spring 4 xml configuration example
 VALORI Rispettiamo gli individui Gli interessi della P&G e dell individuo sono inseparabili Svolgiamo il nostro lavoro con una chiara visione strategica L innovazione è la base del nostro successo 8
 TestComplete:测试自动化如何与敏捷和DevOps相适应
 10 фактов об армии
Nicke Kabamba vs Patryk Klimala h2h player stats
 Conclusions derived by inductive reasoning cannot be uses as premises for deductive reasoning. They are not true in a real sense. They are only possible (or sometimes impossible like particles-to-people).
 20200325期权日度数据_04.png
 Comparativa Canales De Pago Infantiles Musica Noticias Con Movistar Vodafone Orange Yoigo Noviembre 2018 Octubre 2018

--------------------

What you are asked to do
Restate every line of the listing word for word.

Output for this exercise
spring 4 xml configuration example
 VALORI Rispettiamo gli individui Gli interessi della P&G e dell individuo sono inseparabili Svolgiamo il nostro lavoro con una chiara visione strategica L innovazione è la base del nostro successo 8
 TestComplete:测试自动化如何与敏捷和DevOps相适应
 10 фактов об армии
Nicke Kabamba vs Patryk Klimala h2h player stats
 Conclusions derived by inductive reasoning cannot be uses as premises for deductive reasoning. They are not true in a real sense. They are only possible (or sometimes impossible like particles-to-people).
 20200325期权日度数据_04.png
 Comparativa Canales De Pago Infantiles Musica Noticias Con Movistar Vodafone Orange Yoigo Noviembre 2018 Octubre 2018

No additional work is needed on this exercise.